Besprochene Bücher / Literaturhinweise

Man glaubt das Sujet hinreichend zu kennen: Ein Schriftsteller hat sich zurückgezogen, um in aller Ruhe ein geplantes Werk zu schreiben, doch wegen einer Schreibblockade oder äußerer Störquellen kommt es nicht zustande – und wir haben dafür ein Stück poetologischer Literatur über den Schreibprozess. Den komischen Archetyp dazu liefert etwa die späte Bildergeschichte von Wilhelm Busch „Balduin Bählamm, der verhinderte Dichter“ oder auch schon „Die feindlichen Nachbarn oder Die Folgen der Musik“, wo sich ein Maler und ein Musiker bekriegen. Die tragische Variante findet sich aber auch in der jüngeren deutschen Literatur als ein durchgehender Topos im Prosawerk von Thomas Bernhard, das von menschenfeindlichen Sonderlingen bevölkert ist, die mit ihren „Studien“ an ihren hohen Ansprüchen und ihrer Umgebung scheitern („Das Kalkwerk“, „Korrektur“, „Beton“). In der „Tuba-Novelle“ von Rainer Wieczorek findet dieses Sujet nun eine erfrischend neue Ausgestaltung.

Der namenlose Protagonist hat sich in ein Haus zurückgezogen, um im Rahmen eines neunmonatigen Stipendiums einen Essay über „Beckett in Ussy“ zu verfassen, einem kleinen Ort an der Marne, wo sich der Schriftsteller in den 1950er-Jahren ein Haus bauen ließ, um ungestört schreiben zu können. Trotz gründlicher Einarbeitung in die Forschungsliteratur findet der Essayist keinen Einstieg, da ein übender Tubaspieler im Haus gegenüber die Konzentration stört. Die Schreibsituation spiegelt sich in der von Beckett, der seinerseits auch mit Störquellen zu kämpfen hatte, doch allmählich gewinnt der Essayschreiber Interesse am Tubaspiel und entdeckt, dass die ungebetene Störung produktiv wird: „Die Störung war das Gefürchtete und Gesuchte zu gleichen Teilen“. Die Musik, vom kenntnisreichen Schriftsteller intensiv wahrgenommen, weckt Kindheitserinnerungen an seinen Vater, einen Cellisten und Kirchenglockenspieler, der ebenfalls nie gestört werden wollte, als der Tubist nach Einspielübungen eine Marcello-Sonate übt, die der Vater seinerzeit auf dem Cello spielte und die der Beckettforscher nun neu für sich entdeckt.

Es kommt zu biografischen Assoziationen zwischen dem Vater und Beckett sowie zwischen Beckett und dem kanadischen Pianisten Glenn Gould, einem anderen künstlerischen Solitär. Die Tuba rückt zusehends ins Zentrum der Aufmerksamkeit und es entwickelt sich ein imaginärer Dialog mit dem Musiker gegenüber. Schließlich kauft sich der Schreiber sogar ein Tuba-Mundstück und die Partitur der gehörten Hindemith-Sonate, um sie eingehender zu studieren. Er imaginiert eigene Werke wie „Utopien für Bass-Tuba“, „Ein Tacet für Samuel Beckett“, ja zuletzt ein „Trio für Tuba, Cello und Essayisten“.

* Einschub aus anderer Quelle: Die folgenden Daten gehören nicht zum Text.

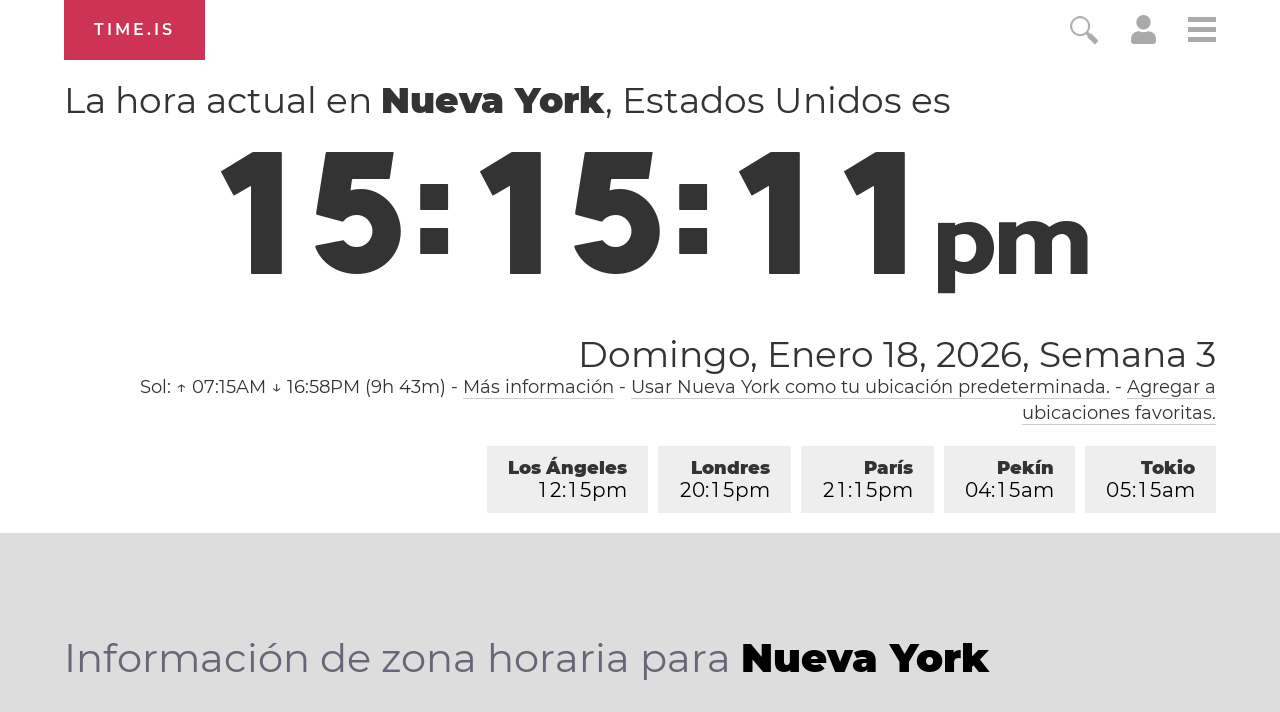

--- FILE ---
content_type: text/html; charset=utf-8
request_url: https://time.is/t1/?es.0.10.224.0P.0.161.1768767307647.1768767306653..N
body_size: -114
content:
1768767307711
0
161_(UTC,_UTC+00:00)
1768767307647


0119<a target="_blank" href="http://mlkday.gov/">Martin Luther King, Jr. Day</a>
<br/><br/>Time.is is for humans. To use from scripts and apps, please ask about our API. Thank you!

--- FILE ---
content_type: text/plain;charset=UTF-8
request_url: https://c.pub.network/v2/c
body_size: -253
content:
c117db6d-2a93-4244-80ac-75edf58cba81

Die fehlende Stimme in einem geübten Tuba-Duo macht dem verhinderten Musiker seine eigene Stimme bewusst, „eine unvernommene Stimme, die […] vielleicht schon ein ganzes Leben darauf wartete, vernommen zu werden, um neue Räume eröffnen zu können“. Er überwindet seine Schreibhemmung – das Stipendium läuft mittlerweile ab – und damit ist der entscheidende Wendepunkt erreicht: „eine rezipierende, aufbereitende, aber in ihrem Grundcharakter wiederholende Arbeit [schlug um] in eine entdeckende, grundlegende Arbeit“.

Mit dieser Wendung erfüllt sich die Novellenform, ab jetzt werden die Kapitel des Textes immer kürzer, das Tempo beschleunigt sich, während sich das Stipendium dem Ende zuneigt. Einige selbstreferenzielle Hinweise – manche Überschriften des geplanten Essays sind auch zugleich Überschriften der Novelle – sprechen dafür, dass die Novelle der Essay ist, von dem sie erzählt – nur nicht als Essay über Beckett in Ussy, sondern als Versuch, über Beckett in Ussy einen Essay zu schreiben, der aber eine ganz andere Richtung als geplant genommen hat.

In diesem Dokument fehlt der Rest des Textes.